Nawaqalevu claimed that Bolobolo's grandfather and father had held the Tui Navitilevu title improperly. "How the title came to be in the hands of the younger branch of the family is a question that the NLC admits it cannot answer," he told the Fiji Sun on 19 December, by which he cast doubts on how Bolobolo came to hold the title in favor of descendants of Isikeli Sabua, who was registered as the head of the Tokatoka Vaividi during the Registration of Native Land Owners at the time that Ratu Luke Vutiqica of the Tokatoka Dakuivakadreketi held the Title of Tu Navitilevu.

===Documentation of ancestry===
Bolobolo was a direct descendant of Naduva, the older son of Natadra also known as Ratu the founder of Namotutu, the yavutu of the Yavusa Namotutu, descendants now settle at Narewa and Rakiraki villages respectively. Banuve's descendants claim that Banuve gave the title to Naduva to validate their right to the title of Tu Navitilevu; according to the "Tukutuku Raraba of the Tikina of Rakiraki", Baleikanacea was the only one to mention the link to Banuve. This version of history was never substantiated by the rest of those who gave recorded evidence at the time. Ratu Luke Natavuto (Lei Matarua), one of the direct descendants of Banuve from the Matarua clan of Navolau, was influential in the decision to install Ratu Meli's father Raiko and subsequently Ratu Tevita Bolobolo (Ratu Meli's father) to be installed as Tu Navitilevu, however, the Fijian Landownership archives record that Ratu Luke Vutiqica was the first officially recognised Tu Navitilevu. The passing away of Ratu Luke Vutiqica ended the Tokatoka Dakuivakadreketi's hold on the title and it shifted to tokatoka Vaividi.

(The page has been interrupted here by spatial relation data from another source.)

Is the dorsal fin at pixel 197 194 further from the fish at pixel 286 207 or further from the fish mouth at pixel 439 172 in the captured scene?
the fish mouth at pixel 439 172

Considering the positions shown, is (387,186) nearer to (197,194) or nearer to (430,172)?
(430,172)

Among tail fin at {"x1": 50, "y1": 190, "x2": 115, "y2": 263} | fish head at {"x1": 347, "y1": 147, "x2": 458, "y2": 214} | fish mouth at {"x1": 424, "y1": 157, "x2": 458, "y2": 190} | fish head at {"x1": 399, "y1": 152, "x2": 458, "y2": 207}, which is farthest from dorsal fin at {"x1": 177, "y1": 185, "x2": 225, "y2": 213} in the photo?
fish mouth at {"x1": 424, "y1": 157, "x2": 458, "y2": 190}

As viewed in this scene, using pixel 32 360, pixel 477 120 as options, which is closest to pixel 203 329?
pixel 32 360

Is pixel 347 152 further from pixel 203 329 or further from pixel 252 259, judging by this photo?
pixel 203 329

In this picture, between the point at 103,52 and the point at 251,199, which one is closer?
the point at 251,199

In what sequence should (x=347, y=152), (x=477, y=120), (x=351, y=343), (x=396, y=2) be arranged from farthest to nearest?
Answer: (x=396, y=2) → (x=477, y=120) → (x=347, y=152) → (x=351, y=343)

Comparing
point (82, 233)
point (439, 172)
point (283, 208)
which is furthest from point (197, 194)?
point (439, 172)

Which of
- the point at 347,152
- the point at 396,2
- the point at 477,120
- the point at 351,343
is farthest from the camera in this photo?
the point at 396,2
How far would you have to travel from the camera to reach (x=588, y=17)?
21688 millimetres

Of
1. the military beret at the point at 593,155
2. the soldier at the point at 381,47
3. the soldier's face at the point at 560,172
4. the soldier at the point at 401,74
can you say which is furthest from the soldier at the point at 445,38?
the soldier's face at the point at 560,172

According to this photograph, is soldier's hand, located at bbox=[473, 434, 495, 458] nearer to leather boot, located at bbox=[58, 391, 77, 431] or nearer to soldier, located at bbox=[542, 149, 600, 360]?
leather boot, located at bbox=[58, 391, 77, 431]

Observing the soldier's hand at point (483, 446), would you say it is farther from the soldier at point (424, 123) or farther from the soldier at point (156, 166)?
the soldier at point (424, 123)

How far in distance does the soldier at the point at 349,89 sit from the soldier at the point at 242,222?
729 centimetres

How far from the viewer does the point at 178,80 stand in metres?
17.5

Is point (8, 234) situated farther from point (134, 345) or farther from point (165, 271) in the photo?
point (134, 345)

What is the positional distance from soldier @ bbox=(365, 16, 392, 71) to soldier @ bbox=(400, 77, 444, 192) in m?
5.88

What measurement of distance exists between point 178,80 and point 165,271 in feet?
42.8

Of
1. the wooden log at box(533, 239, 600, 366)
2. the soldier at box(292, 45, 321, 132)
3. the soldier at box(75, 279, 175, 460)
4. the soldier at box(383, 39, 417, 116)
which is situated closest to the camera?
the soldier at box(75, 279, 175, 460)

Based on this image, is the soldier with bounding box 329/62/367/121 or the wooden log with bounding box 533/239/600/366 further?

Ratu Luke Vutiqica was a direct descendant of Naudreudre, the last cannibal chief of Rakiraki. According to records held at the Fiji Archives, Ratu Luke Vutiqica of the i Tokatoka Dakuivakadreketi was Chief and head of the Mataqali Tuinavitilevu with Ratu Isikeli Sabua as head of the Tokatoka Vaividi. Tokatoka Vaividi was the only tokatoka out of the original three that survived and its descendants are the rightful holder of the Title Tu Navitilevu. Ratu Meli Bolobolo was a member of the Vaividi clan which gave him a rightful claim to the title equal to that of any other male in the Tokatoka. Records in the NLC and Archives, including studies by American anthropologist Martha Kaplan - author of "Neither Cargo Nor Cult", do not have a Bolobolo listed as Tunavitilevu. The Bolobolo name came into prominence when Ratu Tevita Bolobolo ascended the seat of Turaga Tunavitilevu in the 80s. Currently the Chiefly seat of Tunavitilevu is vacant. Ratu Meli's younger brother Ratu Emori Bolobolo a former Fijian National Rugby Rep and pioneering International Rugby player in France is expected to ascend the seat of Tunavitilevu according to a ruling of the NLC Tribunal in 2005 which by default ensured that the Bolobolo family retained the Chiefly title until they decided to hand it over to the other two households who make up the tokatoka- Nayabai (also known as Nagaunavou-Naitura) and Vailose (the Katalau). There is yet to be a formal traditional announcement yet on the decision from the Mataqali Tuinavitilevu to the Mataqali Tuinamo whose traditional role is to announce the nominated candidate after the Mataqali Tunavitilevu have met to decide on the next holder of the Tu Navitilevu. Until the decision is made the Chiefly seat remains vacant.